For your business, you’re the one to set up your desired profit margin. You can set it as high or as low as you want, but it’s critical to be realistic. If you’re a fresh entrant into the HVAC field, it may not be wise to aim for a 100% profit margin. This may push your service fees way too high, and you may not be able to justify it.

According to the Corporate Finance Institute, the average profit margin for most businesses is 10%. However, some go as high as 20%, and that’s considered good. Setting yours at 5% may be a bit on the low end. But you can use these figures as a rough guide when setting your profit targets. You can also use different percentages for residential and commercial jobs. The latter usually attract higher profits.

4. Consider competitor prices


Competition is the norm in any free market. It’s typical for customers to compare prices and offerings from different service providers before settling on one. The general tendency of consumers is to go for the lowest prices, especially if the standards of services are somewhat similar. But that doesn’t mean you always have to charge less than your competitors do.

You usually have three options when it comes to competitive pricing:

  • Below the market: You can set your prices slightly below the average market values as a way to penetrate the market and build a broad customer base. The problem with this is you may end up making losses, and increasing your charges at a later date may be challenging.
  • Same with the competition: You can simply adopt prevailing market prices, but then you’ll need to differentiate your firm through other ways to stand out from the rest.
  • Above the competition: You can charge more than what your competitors charge, provided you justify why you’re doing it. You can offer flexible payment terms not typically provided by your competitors. But for it to work, you should never compromise on the quality of your services.
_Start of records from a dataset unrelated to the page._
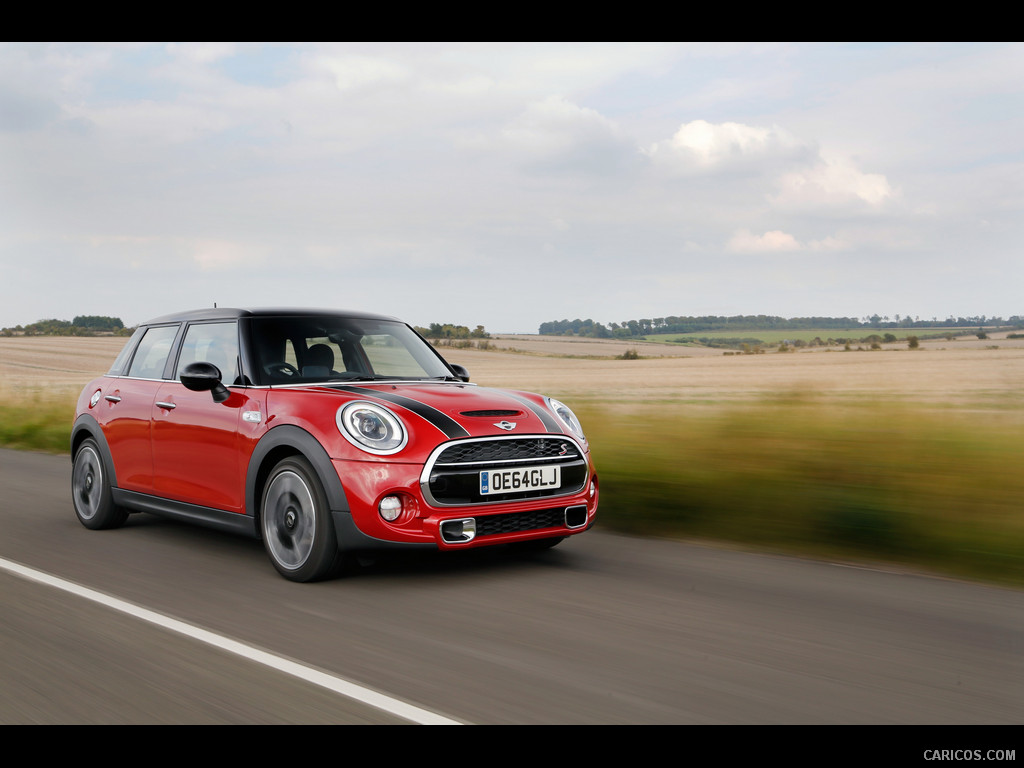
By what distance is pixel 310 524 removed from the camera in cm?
514

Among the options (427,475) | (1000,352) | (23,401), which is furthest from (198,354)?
(1000,352)

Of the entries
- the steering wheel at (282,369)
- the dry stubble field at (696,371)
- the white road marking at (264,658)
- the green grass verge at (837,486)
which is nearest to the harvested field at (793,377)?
the dry stubble field at (696,371)

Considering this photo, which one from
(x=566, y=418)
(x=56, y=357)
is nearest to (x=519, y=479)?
(x=566, y=418)

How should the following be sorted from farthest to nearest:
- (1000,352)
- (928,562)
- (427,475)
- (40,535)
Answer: (1000,352) < (40,535) < (928,562) < (427,475)

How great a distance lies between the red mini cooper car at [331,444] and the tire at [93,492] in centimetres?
9

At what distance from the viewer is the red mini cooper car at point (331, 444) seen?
4953 mm

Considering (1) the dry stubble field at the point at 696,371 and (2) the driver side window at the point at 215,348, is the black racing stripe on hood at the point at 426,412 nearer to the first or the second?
(2) the driver side window at the point at 215,348

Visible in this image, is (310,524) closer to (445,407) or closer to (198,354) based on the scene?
(445,407)

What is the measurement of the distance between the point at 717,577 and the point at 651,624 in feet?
3.54

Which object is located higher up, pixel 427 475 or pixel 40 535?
pixel 427 475

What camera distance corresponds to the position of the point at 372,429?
5.04 metres

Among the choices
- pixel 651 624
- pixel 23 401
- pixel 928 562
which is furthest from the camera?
pixel 23 401

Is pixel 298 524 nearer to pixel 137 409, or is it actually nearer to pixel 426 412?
pixel 426 412

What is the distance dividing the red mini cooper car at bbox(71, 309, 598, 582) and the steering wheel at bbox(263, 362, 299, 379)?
10 mm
Whichever of these options you choose, it’s best not to deviate too much from your competitors’ prices.

5. Discount strategically


Discounts are an excellent way to motivate and win customers, but you’d want to limit them to a specific duration to create a sense of urgency in the public. No customer wants to miss out on a chance to save money, and that’s how the psychology of discount works.

However, don’t give very generous discounts and end up with no profits at all. What’s advisable is to set discounts below the intended profit margin. If you’re working with a profit margin of 20% and give a discount of 10%, for example, you’ll still be left with a 10% profit.


Pricing your HVAC service jobs requires a bit of in-depth thought. It’s not simply a matter of calculating the labor and material costs and adding a markup. You have to consider other factors like competitor prices, overhead costs, and whether or not you should offer discounts. Also, using sophisticated quoting software in your HVAC business can help you achieve accuracy and professionalism.

These are some of the tips you can keep in mind to make the pricing work for you and your customers. Consider following these recommendations and see the difference they can bring to your business.